* _Short task_
Print the listing that follows, character for character.

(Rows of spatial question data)
[START]

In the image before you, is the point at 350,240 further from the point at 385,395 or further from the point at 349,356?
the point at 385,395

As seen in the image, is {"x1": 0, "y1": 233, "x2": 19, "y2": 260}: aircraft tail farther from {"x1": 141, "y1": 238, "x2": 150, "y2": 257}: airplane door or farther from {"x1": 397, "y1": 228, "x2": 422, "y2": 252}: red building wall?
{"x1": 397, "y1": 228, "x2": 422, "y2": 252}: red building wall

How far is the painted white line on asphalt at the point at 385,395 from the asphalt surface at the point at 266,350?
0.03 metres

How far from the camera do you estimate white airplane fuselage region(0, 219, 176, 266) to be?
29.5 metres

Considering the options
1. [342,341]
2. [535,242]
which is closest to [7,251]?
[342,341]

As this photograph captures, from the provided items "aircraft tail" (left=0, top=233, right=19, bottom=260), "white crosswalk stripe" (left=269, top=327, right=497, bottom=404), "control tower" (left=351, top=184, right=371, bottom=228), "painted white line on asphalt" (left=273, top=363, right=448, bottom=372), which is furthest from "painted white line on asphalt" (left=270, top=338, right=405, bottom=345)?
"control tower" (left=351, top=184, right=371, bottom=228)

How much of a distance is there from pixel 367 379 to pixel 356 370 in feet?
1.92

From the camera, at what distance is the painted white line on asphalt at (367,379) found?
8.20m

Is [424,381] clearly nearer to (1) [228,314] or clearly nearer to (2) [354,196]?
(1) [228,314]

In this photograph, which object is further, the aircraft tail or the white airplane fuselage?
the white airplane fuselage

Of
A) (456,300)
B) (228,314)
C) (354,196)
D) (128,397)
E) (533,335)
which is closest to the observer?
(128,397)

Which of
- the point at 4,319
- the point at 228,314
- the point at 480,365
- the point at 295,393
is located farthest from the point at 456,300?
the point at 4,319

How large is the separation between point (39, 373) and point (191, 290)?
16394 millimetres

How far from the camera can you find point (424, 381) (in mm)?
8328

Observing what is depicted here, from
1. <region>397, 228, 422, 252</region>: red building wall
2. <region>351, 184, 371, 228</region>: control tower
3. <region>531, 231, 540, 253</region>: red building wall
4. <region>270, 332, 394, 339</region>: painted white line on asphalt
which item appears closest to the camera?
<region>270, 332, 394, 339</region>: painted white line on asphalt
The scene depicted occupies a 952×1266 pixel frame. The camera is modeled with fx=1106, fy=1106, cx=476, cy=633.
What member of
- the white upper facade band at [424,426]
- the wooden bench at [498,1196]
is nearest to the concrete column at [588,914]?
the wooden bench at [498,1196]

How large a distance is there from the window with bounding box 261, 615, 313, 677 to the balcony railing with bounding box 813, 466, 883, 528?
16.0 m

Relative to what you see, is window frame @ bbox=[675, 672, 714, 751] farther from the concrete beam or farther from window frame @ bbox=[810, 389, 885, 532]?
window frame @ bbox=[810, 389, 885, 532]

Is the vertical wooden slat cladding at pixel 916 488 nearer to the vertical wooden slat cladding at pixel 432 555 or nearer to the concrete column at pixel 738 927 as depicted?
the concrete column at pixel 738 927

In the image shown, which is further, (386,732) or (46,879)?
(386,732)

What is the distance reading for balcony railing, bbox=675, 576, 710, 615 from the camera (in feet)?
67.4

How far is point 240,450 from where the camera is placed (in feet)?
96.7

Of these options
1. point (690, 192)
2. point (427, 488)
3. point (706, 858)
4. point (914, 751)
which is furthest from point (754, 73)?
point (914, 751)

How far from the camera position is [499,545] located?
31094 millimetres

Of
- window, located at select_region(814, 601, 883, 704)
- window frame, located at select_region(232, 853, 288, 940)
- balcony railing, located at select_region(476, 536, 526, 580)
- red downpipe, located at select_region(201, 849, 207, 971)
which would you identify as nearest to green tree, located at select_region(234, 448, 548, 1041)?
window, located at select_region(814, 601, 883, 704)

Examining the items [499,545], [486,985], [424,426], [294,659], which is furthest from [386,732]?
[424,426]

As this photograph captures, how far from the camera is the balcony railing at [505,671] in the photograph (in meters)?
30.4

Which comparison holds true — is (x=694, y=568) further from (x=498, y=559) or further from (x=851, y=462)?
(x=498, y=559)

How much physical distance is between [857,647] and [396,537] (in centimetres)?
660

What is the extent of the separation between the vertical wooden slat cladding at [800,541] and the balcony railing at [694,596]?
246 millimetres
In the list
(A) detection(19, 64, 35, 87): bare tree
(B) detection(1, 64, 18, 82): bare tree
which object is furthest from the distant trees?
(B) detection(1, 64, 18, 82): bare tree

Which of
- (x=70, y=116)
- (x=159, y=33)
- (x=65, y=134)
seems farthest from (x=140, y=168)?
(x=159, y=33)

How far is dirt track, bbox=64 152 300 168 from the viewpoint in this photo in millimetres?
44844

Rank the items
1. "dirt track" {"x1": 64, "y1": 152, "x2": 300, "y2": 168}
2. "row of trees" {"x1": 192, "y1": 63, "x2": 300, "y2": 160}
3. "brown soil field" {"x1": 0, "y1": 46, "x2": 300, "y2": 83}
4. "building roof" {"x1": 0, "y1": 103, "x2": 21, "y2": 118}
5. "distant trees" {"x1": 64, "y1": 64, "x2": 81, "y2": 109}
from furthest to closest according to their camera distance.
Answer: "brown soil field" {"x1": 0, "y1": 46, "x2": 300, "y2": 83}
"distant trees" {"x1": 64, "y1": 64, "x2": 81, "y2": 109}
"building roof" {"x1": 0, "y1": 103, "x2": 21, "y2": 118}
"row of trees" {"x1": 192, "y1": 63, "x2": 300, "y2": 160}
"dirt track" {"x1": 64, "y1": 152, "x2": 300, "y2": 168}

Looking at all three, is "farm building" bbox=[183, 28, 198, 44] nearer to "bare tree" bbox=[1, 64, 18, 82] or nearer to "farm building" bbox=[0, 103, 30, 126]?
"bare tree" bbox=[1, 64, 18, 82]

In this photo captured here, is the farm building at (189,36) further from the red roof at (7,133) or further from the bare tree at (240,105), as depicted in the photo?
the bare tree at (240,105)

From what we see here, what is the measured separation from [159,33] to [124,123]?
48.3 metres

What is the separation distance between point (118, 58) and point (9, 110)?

[END]

* _Expected answer_
In the image before you, is the point at 350,240 further from the point at 385,395 or further from the point at 349,356?
the point at 385,395

As seen in the image, is {"x1": 0, "y1": 233, "x2": 19, "y2": 260}: aircraft tail farther from {"x1": 141, "y1": 238, "x2": 150, "y2": 257}: airplane door or farther from {"x1": 397, "y1": 228, "x2": 422, "y2": 252}: red building wall?
{"x1": 397, "y1": 228, "x2": 422, "y2": 252}: red building wall

How far is the painted white line on asphalt at the point at 385,395 from the asphalt surface at the point at 266,350?
0.03 metres

How far from the camera do you estimate white airplane fuselage region(0, 219, 176, 266) to be?
29.5 metres

Considering the options
1. [342,341]
2. [535,242]
which is closest to [7,251]?
[342,341]

As this photograph captures, from the provided items "aircraft tail" (left=0, top=233, right=19, bottom=260), "white crosswalk stripe" (left=269, top=327, right=497, bottom=404), "control tower" (left=351, top=184, right=371, bottom=228), "painted white line on asphalt" (left=273, top=363, right=448, bottom=372), which is furthest from "painted white line on asphalt" (left=270, top=338, right=405, bottom=345)?
"control tower" (left=351, top=184, right=371, bottom=228)

How much of a distance is there from pixel 367 379 to pixel 356 370 in feet?
1.92

From the camera, at what distance is the painted white line on asphalt at (367,379) found?
8.20m

Is [424,381] clearly nearer to (1) [228,314] or clearly nearer to (2) [354,196]?
(1) [228,314]

In this photograph, which object is further, the aircraft tail or the white airplane fuselage?
the white airplane fuselage

Of
A) (456,300)
B) (228,314)
C) (354,196)
D) (128,397)
E) (533,335)
which is closest to the observer?
(128,397)

Which of
- the point at 4,319
- the point at 228,314
- the point at 480,365
- the point at 295,393
is located farthest from the point at 456,300?
the point at 4,319

How large is the separation between point (39, 373) and point (191, 290)?
16394 millimetres

How far from the camera can you find point (424, 381) (in mm)?
8328

Observing what is depicted here, from
1. <region>397, 228, 422, 252</region>: red building wall
2. <region>351, 184, 371, 228</region>: control tower
3. <region>531, 231, 540, 253</region>: red building wall
4. <region>270, 332, 394, 339</region>: painted white line on asphalt
which item appears closest to the camera?
<region>270, 332, 394, 339</region>: painted white line on asphalt
The scene depicted occupies a 952×1266 pixel frame. The camera is modeled with fx=1106, fy=1106, cx=476, cy=633.
What member of
- the white upper facade band at [424,426]
- the wooden bench at [498,1196]
is nearest to the concrete column at [588,914]?
the wooden bench at [498,1196]

How large a distance is there from the window with bounding box 261, 615, 313, 677 to the balcony railing with bounding box 813, 466, 883, 528?
16.0 m

Relative to what you see, is window frame @ bbox=[675, 672, 714, 751] farther from the concrete beam or farther from window frame @ bbox=[810, 389, 885, 532]?
window frame @ bbox=[810, 389, 885, 532]

Is the vertical wooden slat cladding at pixel 916 488 nearer to the vertical wooden slat cladding at pixel 432 555 or nearer to the concrete column at pixel 738 927 as depicted?
the concrete column at pixel 738 927

In the image shown, which is further, (386,732) or (46,879)?
(386,732)

What is the distance reading for balcony railing, bbox=675, 576, 710, 615 from the camera (in feet)?
67.4

How far is point 240,450 from where the camera is placed (in feet)?
96.7

Of these options
1. point (690, 192)
2. point (427, 488)
3. point (706, 858)
4. point (914, 751)
which is furthest from point (754, 73)?
point (914, 751)

How far from the camera position is [499,545] located?
31094 millimetres

Of
- window, located at select_region(814, 601, 883, 704)
- window frame, located at select_region(232, 853, 288, 940)
- balcony railing, located at select_region(476, 536, 526, 580)
- red downpipe, located at select_region(201, 849, 207, 971)
which would you identify as nearest to green tree, located at select_region(234, 448, 548, 1041)?
window, located at select_region(814, 601, 883, 704)

Examining the items [499,545], [486,985], [424,426], [294,659], which is furthest from [386,732]?
[424,426]

As this photograph captures, how far from the camera is the balcony railing at [505,671] in the photograph (in meters)?
30.4

Which comparison holds true — is (x=694, y=568) further from (x=498, y=559) or further from (x=851, y=462)?
(x=498, y=559)

How much physical distance is between [857,647] and [396,537] (in centimetres)?
660

What is the extent of the separation between the vertical wooden slat cladding at [800,541] and the balcony railing at [694,596]?
246 millimetres
In the list
(A) detection(19, 64, 35, 87): bare tree
(B) detection(1, 64, 18, 82): bare tree
which object is furthest from the distant trees?
(B) detection(1, 64, 18, 82): bare tree

Which of
- (x=70, y=116)
- (x=159, y=33)
- (x=65, y=134)
seems farthest from (x=140, y=168)?
(x=159, y=33)

How far is dirt track, bbox=64 152 300 168 from the viewpoint in this photo in millimetres?
44844

Rank the items
1. "dirt track" {"x1": 64, "y1": 152, "x2": 300, "y2": 168}
2. "row of trees" {"x1": 192, "y1": 63, "x2": 300, "y2": 160}
3. "brown soil field" {"x1": 0, "y1": 46, "x2": 300, "y2": 83}
4. "building roof" {"x1": 0, "y1": 103, "x2": 21, "y2": 118}
5. "distant trees" {"x1": 64, "y1": 64, "x2": 81, "y2": 109}
from furthest to closest according to their camera distance.
Answer: "brown soil field" {"x1": 0, "y1": 46, "x2": 300, "y2": 83}
"distant trees" {"x1": 64, "y1": 64, "x2": 81, "y2": 109}
"building roof" {"x1": 0, "y1": 103, "x2": 21, "y2": 118}
"row of trees" {"x1": 192, "y1": 63, "x2": 300, "y2": 160}
"dirt track" {"x1": 64, "y1": 152, "x2": 300, "y2": 168}

Looking at all three, is "farm building" bbox=[183, 28, 198, 44] nearer to "bare tree" bbox=[1, 64, 18, 82] or nearer to "farm building" bbox=[0, 103, 30, 126]?
"bare tree" bbox=[1, 64, 18, 82]

In this photo captured here, is the farm building at (189,36) further from the red roof at (7,133) or further from the bare tree at (240,105), as depicted in the photo?
the bare tree at (240,105)

From what we see here, what is the measured separation from [159,33] to [124,123]?
48.3 metres

What is the separation distance between point (118, 58) and point (9, 110)?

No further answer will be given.